On Veterans Day, we honored those in the congregation who were veterans. In the sermon that day, I explained the position of those who valued our armed forces, as well my vision of just limits on war. In that context, I told why I believed the United States should go no further than Afghanistan, where we would be entangled for decades. I checked in with my pro-military church-member afterward. He disagreed with me on my assessment of the situation but said that it was “a very good sermon.” Part of all good ministry is the ability to disagree in love.

At Christmastime, our worship services invoked a theme of Deep Peace, using the justice-based understandings of ‘shalom.’ We encouraged daily practices of peacemaking and peacebuilding. In February of 2002, I marched with many congregants and friends in a snow-storm to protest the war. I spoke about the ethical and the spiritual reasons to oppose war and build peace. Part of Appreciative Inquiry is to build a positive vision of the future and then develop practices for getting there. In a congregation of 150 or 450 the principles are the same.

Through all this, that conservative member of my church remained active and respected in our UU congregation. He told me he liked my sense of humor and my kindness. A few years later, when he was in the hospital, the caring visits by me and many others in the church moved him deeply. He said that the acceptance of the church helped his healing. I have found that in a large congregation the challenge is to create integration between the many layers so that such persons are not lost.

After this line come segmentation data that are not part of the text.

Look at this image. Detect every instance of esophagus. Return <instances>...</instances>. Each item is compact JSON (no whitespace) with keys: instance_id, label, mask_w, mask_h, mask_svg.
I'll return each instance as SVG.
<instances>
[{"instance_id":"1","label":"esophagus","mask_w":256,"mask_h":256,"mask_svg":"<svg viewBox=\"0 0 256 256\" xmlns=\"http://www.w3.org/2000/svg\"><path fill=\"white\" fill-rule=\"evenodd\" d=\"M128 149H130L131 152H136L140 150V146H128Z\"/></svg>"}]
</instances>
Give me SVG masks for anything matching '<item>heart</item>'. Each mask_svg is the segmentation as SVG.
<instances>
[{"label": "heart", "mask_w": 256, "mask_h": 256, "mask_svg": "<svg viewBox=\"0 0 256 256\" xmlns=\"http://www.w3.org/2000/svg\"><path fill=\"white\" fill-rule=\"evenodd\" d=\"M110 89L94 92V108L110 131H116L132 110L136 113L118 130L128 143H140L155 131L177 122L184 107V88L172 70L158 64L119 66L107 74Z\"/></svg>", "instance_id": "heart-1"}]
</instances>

In 1964, the pacifist, Vera Brittain, said, “Our task today is to find a method of helping and healing which provides a revolutionary constructive substitute for war.” As a Unitarian Universalist minister, I balance the integrity of the individual and the wholeness of the congregation to build Beloved Community and Deep Peace.

1 Comment »

  1. Nancy E Chamberlain said,

    In today’s conflicted society, I find it difficult “to build a positive vision of the future and then develop practices for getting there.” In fact, it is not only difficult, but it is also downright scary. Maybe your next blog could supply some useful measures your readers could take to soften our fears. And, yes, I do vote. I have even protested the war by marching, carrying peace signs, for over two years.